January 2019









I would like to share a short article and a fun video with you. Both should give you thoughts on how to think about your practice. The video should make you laugh, but there is more to consider than just it’s entertainment value.

Quality versus Quantity, deciding which concept is best may not work in trumpet practice and performance but thinking about what we can get or take away from a mix of the ideas could help you play better.  An interesting read as you consider your goals for the New Year! (This is an excerpt from Atomic Habits, James Clear’s new book)


I do regard concentration or focus as a highly valuable skill in playing the trumpet. I love this video though I am not suggesting that you play the trumpet while using a hula hoop!

Hilary Hahn



I think that the 4th line “D” on the trumpet can be a challenging note. Often the color or timbre does not match note nearby and the pitch can easily wander.

That note:





How it is approached from below or above seems to change the quality of sound and the pitch.

From below, the sound is somewhat thinner and the pitch flat.




When approached from above the sound is fuller and either sharp or correct.

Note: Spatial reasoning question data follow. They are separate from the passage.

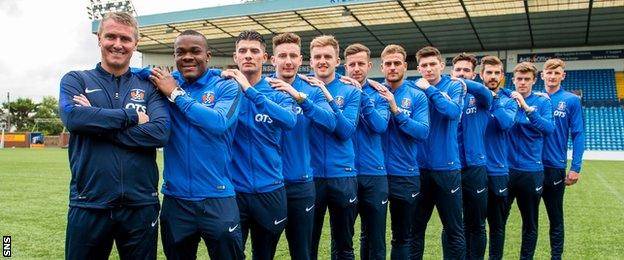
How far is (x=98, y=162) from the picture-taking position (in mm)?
2770

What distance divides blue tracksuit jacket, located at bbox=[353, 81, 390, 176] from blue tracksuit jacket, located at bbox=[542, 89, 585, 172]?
230cm

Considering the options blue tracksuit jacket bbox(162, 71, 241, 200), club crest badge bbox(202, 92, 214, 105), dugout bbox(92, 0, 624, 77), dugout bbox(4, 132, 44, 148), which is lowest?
blue tracksuit jacket bbox(162, 71, 241, 200)

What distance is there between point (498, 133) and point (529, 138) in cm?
39

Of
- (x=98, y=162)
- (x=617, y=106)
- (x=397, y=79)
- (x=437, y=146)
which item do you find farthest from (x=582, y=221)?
(x=617, y=106)

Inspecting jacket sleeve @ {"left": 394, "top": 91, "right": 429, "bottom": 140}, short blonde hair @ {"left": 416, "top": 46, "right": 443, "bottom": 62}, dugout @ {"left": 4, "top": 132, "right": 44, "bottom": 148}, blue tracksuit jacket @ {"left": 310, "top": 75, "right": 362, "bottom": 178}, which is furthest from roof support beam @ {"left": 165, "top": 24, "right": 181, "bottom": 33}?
blue tracksuit jacket @ {"left": 310, "top": 75, "right": 362, "bottom": 178}

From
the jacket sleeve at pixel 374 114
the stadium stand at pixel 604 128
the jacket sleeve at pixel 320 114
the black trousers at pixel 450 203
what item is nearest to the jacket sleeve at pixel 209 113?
the jacket sleeve at pixel 320 114

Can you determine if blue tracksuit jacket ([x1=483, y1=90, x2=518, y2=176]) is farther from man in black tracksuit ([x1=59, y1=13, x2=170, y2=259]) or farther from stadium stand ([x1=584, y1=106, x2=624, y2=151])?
stadium stand ([x1=584, y1=106, x2=624, y2=151])

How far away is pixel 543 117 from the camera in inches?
206

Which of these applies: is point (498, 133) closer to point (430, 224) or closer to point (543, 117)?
point (543, 117)

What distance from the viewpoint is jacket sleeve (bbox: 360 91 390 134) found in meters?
4.06

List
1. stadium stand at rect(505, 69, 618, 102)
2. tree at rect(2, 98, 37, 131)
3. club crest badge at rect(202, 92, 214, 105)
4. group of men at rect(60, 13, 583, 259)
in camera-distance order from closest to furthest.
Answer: group of men at rect(60, 13, 583, 259)
club crest badge at rect(202, 92, 214, 105)
stadium stand at rect(505, 69, 618, 102)
tree at rect(2, 98, 37, 131)

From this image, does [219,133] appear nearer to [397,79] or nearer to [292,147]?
[292,147]

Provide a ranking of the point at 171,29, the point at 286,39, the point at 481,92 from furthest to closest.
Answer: the point at 171,29 → the point at 481,92 → the point at 286,39

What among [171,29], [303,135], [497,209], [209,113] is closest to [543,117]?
[497,209]
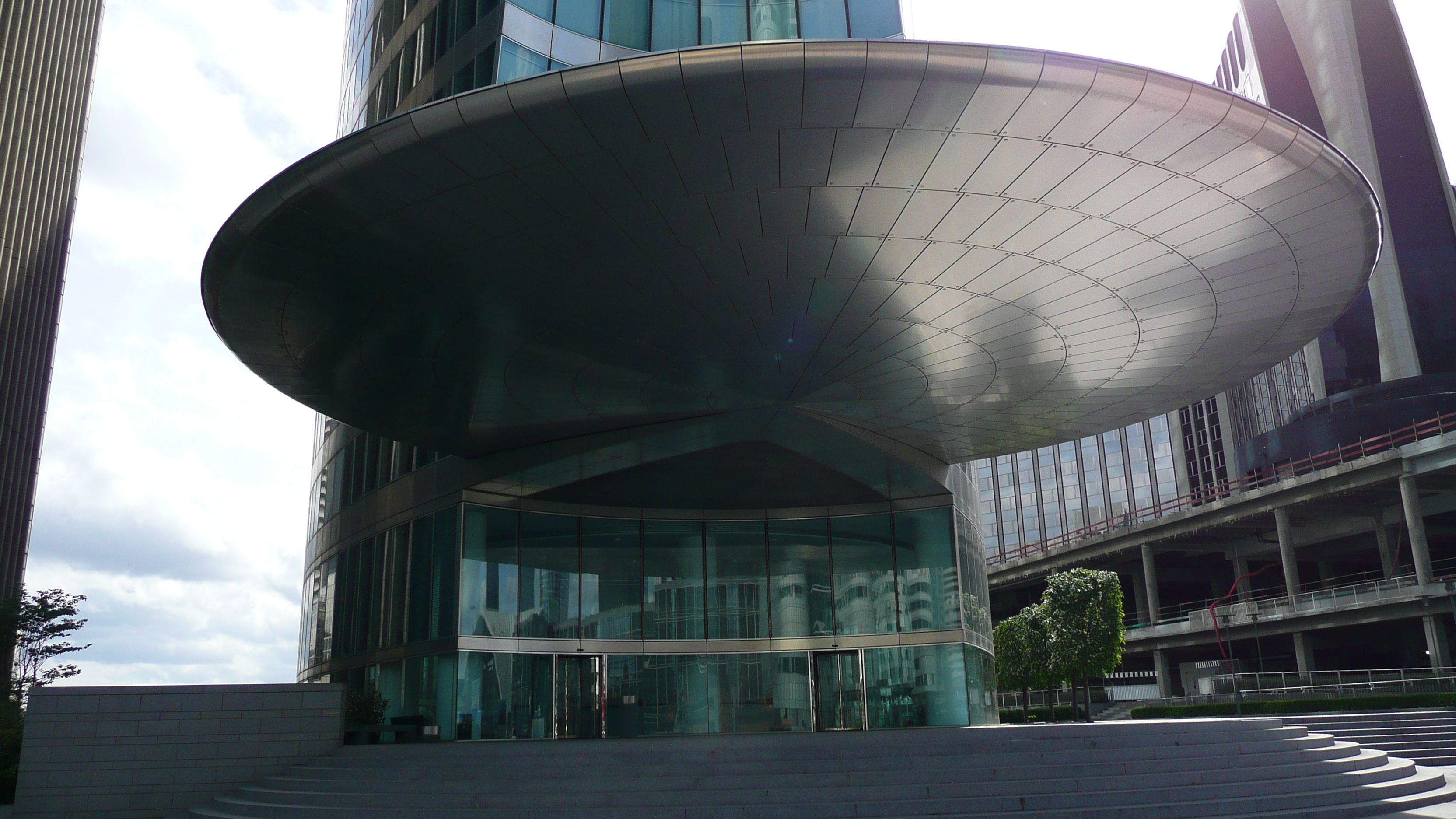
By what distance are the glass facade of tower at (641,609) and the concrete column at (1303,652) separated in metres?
33.2

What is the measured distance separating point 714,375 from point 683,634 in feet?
31.3

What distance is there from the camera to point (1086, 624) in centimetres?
3834

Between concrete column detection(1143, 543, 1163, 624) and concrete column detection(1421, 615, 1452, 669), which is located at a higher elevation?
concrete column detection(1143, 543, 1163, 624)

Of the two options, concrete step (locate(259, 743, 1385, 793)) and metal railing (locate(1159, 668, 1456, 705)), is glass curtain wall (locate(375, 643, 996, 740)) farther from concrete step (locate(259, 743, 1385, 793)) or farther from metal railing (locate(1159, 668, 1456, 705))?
metal railing (locate(1159, 668, 1456, 705))

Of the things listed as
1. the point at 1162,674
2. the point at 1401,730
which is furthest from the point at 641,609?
the point at 1162,674

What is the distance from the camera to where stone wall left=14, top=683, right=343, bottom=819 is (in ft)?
61.3

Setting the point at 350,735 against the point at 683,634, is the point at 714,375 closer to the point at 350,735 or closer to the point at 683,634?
the point at 683,634

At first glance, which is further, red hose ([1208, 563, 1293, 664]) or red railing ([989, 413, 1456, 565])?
red railing ([989, 413, 1456, 565])

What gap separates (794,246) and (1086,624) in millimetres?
28189

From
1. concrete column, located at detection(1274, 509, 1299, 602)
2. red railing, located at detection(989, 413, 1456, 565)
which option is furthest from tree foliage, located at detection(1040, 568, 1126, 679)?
concrete column, located at detection(1274, 509, 1299, 602)

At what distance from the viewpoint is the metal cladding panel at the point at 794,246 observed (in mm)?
12070

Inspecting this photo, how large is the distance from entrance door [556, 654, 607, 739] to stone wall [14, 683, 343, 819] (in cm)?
673

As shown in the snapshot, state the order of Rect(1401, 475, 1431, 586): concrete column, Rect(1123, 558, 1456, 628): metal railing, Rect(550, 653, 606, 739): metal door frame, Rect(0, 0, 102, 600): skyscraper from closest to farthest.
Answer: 1. Rect(550, 653, 606, 739): metal door frame
2. Rect(0, 0, 102, 600): skyscraper
3. Rect(1401, 475, 1431, 586): concrete column
4. Rect(1123, 558, 1456, 628): metal railing

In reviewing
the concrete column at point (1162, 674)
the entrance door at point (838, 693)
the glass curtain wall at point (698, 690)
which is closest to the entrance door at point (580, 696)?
the glass curtain wall at point (698, 690)
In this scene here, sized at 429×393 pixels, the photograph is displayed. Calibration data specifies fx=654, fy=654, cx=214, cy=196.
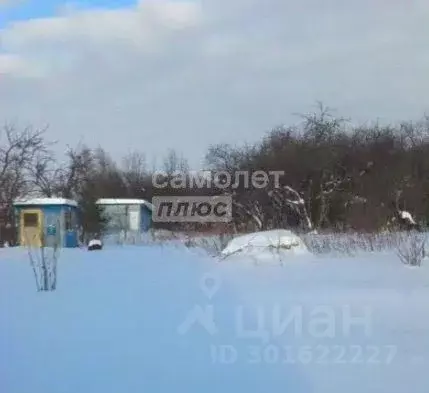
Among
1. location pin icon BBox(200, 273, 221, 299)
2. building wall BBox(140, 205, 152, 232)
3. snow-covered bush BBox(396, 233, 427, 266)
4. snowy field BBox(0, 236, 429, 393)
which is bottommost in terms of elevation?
snowy field BBox(0, 236, 429, 393)

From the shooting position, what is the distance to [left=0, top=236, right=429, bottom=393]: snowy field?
3.54 m

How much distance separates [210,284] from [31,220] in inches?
585

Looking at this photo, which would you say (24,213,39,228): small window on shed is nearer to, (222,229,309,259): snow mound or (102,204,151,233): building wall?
(102,204,151,233): building wall

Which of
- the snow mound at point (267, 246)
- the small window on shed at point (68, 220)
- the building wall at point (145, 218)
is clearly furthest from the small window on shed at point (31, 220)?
the snow mound at point (267, 246)

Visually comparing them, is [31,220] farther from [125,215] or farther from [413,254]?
[413,254]

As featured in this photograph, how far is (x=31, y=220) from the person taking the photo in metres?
21.1

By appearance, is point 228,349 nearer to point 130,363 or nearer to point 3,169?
point 130,363

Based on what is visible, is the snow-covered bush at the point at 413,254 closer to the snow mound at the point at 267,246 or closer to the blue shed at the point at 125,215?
the snow mound at the point at 267,246

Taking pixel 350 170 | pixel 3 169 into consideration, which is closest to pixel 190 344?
pixel 350 170

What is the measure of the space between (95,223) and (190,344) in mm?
18308

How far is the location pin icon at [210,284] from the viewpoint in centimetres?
671

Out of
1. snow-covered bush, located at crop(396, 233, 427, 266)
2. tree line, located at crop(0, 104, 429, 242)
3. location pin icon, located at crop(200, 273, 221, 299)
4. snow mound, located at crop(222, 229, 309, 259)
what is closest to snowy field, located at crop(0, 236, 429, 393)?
location pin icon, located at crop(200, 273, 221, 299)

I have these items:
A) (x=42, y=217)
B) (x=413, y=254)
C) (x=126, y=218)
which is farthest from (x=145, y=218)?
(x=413, y=254)

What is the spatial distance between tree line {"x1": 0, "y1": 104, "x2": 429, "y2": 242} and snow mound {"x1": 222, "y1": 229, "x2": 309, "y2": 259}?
4.84 meters
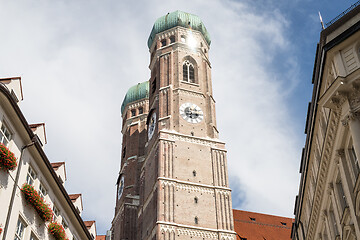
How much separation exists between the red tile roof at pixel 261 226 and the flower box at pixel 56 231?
39356 mm

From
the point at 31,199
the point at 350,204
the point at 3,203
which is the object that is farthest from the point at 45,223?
the point at 350,204

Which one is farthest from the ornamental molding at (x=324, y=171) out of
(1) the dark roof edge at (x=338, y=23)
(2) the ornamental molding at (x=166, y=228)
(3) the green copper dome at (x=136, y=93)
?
(3) the green copper dome at (x=136, y=93)

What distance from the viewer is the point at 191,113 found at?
5316 centimetres

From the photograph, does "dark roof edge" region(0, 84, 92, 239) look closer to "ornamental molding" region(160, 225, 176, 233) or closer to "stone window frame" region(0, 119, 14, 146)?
"stone window frame" region(0, 119, 14, 146)

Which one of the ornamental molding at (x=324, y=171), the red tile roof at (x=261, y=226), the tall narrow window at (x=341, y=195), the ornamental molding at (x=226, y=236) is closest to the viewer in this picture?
the ornamental molding at (x=324, y=171)

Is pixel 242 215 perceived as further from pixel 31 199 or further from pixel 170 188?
pixel 31 199

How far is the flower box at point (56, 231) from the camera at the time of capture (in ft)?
66.6

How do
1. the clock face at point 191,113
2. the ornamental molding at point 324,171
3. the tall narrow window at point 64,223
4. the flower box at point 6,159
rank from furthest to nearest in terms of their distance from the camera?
the clock face at point 191,113 → the tall narrow window at point 64,223 → the ornamental molding at point 324,171 → the flower box at point 6,159

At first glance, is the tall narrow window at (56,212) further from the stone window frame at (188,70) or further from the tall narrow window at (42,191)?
the stone window frame at (188,70)

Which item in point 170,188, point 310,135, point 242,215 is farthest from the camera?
point 242,215

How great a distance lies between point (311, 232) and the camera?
2586 centimetres

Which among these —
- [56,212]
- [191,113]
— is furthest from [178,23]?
[56,212]

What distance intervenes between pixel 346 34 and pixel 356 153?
4.16m

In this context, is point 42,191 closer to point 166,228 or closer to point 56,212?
point 56,212
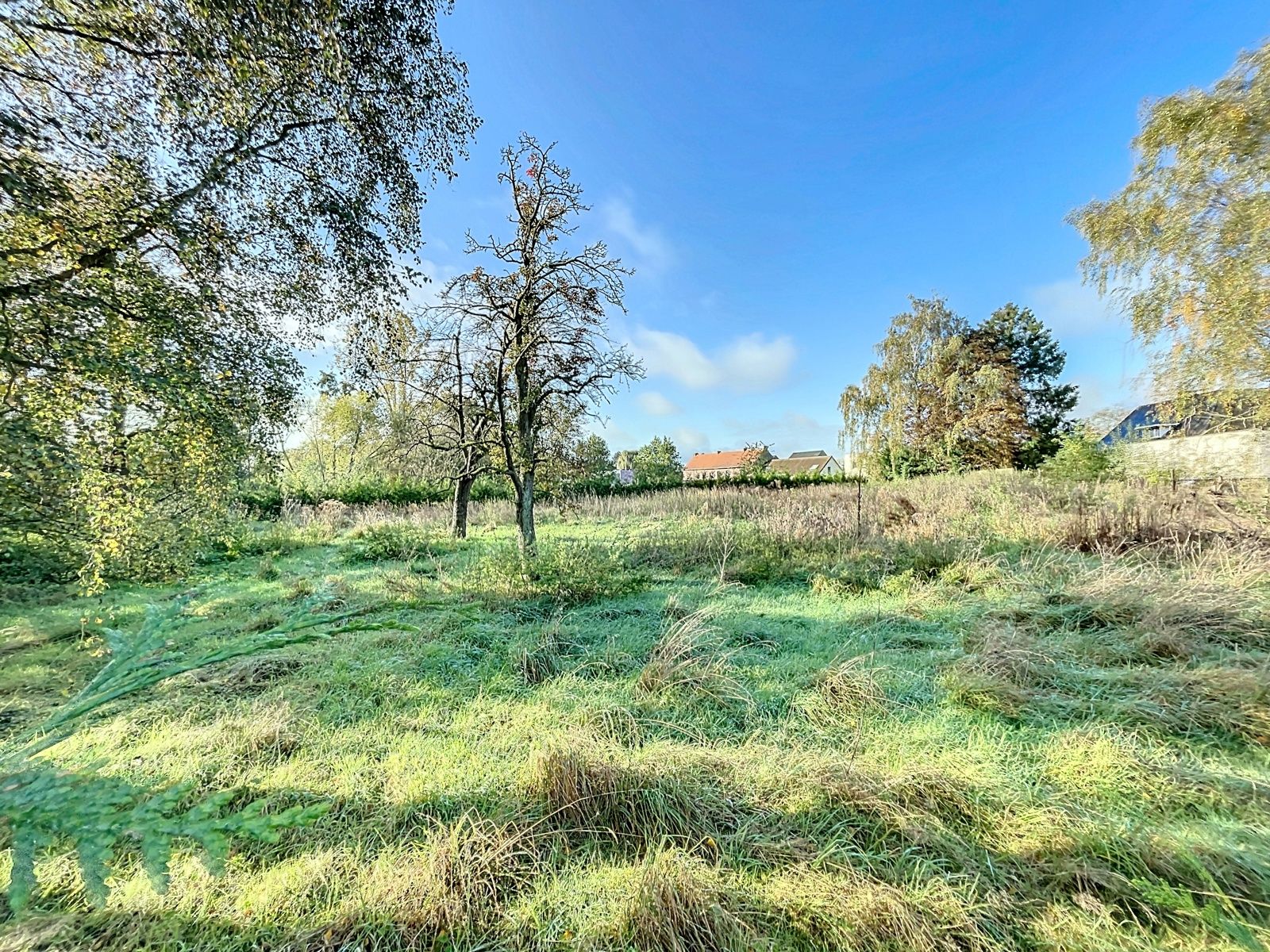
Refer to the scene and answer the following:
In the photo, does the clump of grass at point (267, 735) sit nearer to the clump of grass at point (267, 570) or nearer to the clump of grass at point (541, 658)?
the clump of grass at point (541, 658)

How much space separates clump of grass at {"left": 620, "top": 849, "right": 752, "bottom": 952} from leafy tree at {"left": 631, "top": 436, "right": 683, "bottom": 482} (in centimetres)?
2744

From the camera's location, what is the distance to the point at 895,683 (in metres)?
2.92

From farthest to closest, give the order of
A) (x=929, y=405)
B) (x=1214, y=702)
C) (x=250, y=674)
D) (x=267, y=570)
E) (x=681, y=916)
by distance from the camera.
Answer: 1. (x=929, y=405)
2. (x=267, y=570)
3. (x=250, y=674)
4. (x=1214, y=702)
5. (x=681, y=916)

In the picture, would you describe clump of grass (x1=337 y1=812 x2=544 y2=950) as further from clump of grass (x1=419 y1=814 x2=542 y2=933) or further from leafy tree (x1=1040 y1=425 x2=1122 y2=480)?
leafy tree (x1=1040 y1=425 x2=1122 y2=480)

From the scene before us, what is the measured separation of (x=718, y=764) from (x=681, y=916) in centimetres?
76

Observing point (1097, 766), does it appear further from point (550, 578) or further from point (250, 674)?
point (250, 674)

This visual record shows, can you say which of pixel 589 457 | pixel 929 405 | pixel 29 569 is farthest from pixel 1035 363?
pixel 29 569

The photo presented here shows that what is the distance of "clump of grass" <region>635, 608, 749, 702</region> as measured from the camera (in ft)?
9.28

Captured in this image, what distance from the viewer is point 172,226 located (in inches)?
107

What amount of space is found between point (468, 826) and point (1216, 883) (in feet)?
8.76

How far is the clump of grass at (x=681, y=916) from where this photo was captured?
1354mm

The setting of the overall lip tension seems to play a part to the sound and pitch. The flow of air, steady, crescendo or diminuendo also should be considered. “Best Sound” is a strong concept. The function of the musical line, melody or harmony also plays a part in the color or roundness of the sound and can influence the pitch. We need to listen carefully to the whole music sound not just our individual line.

I am admitting that there are many factors involved, but I think we are talking about the Quality Quantity issue mixed with some Focus/Concentration application.

I took my TE Tuner and did some Sing/Buzz/Play with the above examples.

When I played with the Mode and Range setting set to Medium I did not sing the correct pitch and buzzed and played the note out of tune and with an unsatisfactory sound (I later learned that there was a voice setting too- it is more forgiving when you sing compared to the instrument setting). Even when I relaxed the Mode Range setting to Wide I was greatly disappointed. I think the TE Tuner was helping me with Quality. As I repeated the exercise – Quantity, I did achieve better results in each category of the Sing/Buzz/Play. The quality of my singing, when full, with a resonant and relaxed sound did help with both the sound of the Buzz and the real trumpet sound.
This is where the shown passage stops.